Reproduce, exactly and in full, the lines from the one with "Cooking gas cylinder blast kills 10 in India" through the one with "Nhan dinh U20" in the data below; drop pictures.

#### PROVIDED ENTRIES:
———

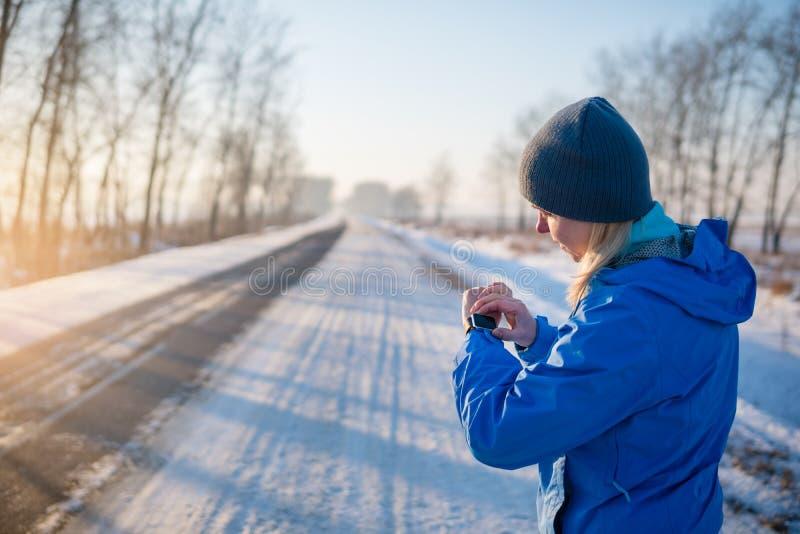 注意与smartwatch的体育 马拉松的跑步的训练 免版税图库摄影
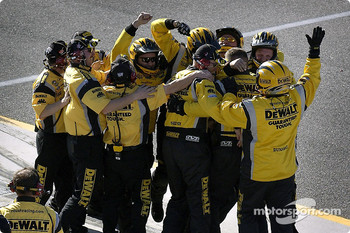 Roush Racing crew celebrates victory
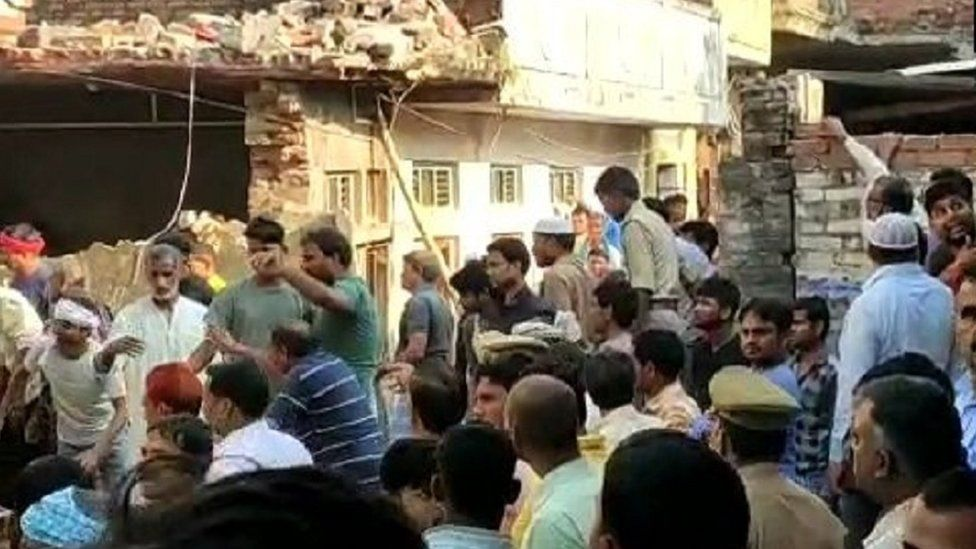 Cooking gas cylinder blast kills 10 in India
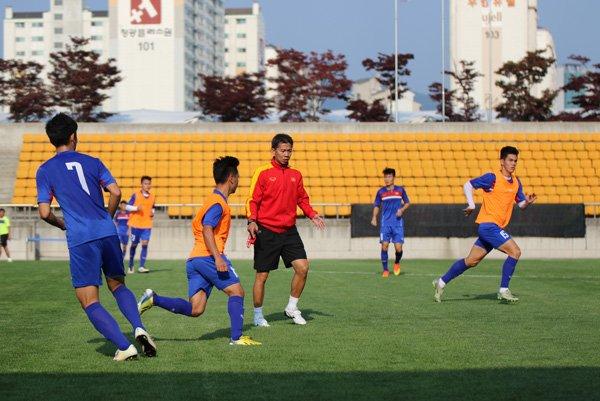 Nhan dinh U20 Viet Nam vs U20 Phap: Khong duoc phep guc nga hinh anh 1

———

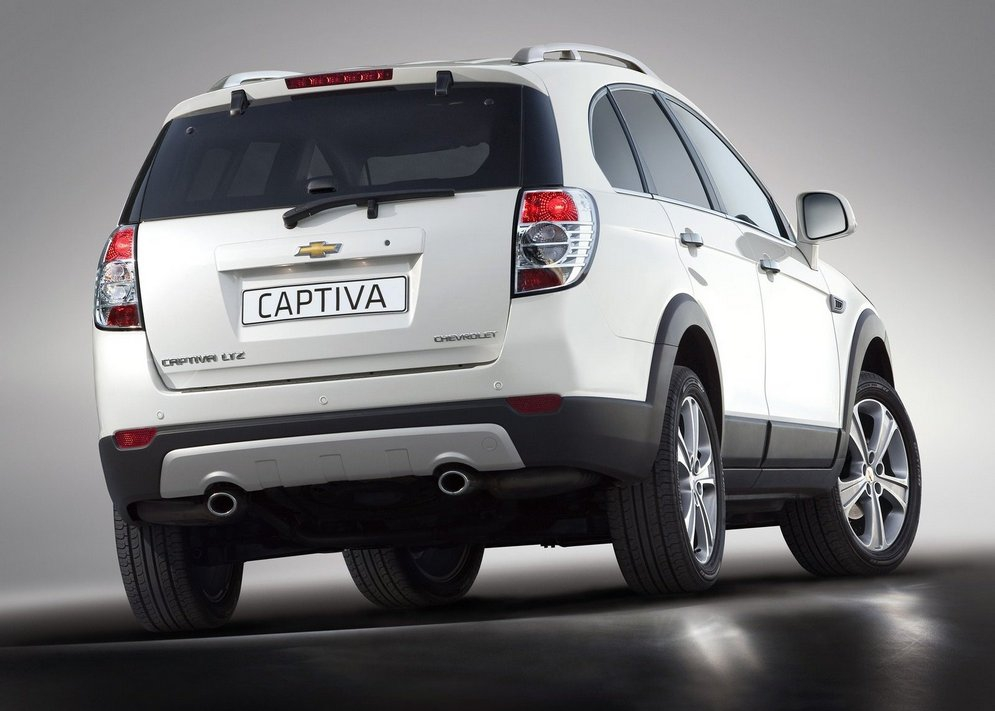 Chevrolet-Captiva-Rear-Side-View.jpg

———

#### TASK RESPONSE:
 Cooking gas cylinder blast kills 10 in India
 Nhan dinh U20 Viet Nam vs U20 Phap: Khong duoc phep guc nga hinh anh 1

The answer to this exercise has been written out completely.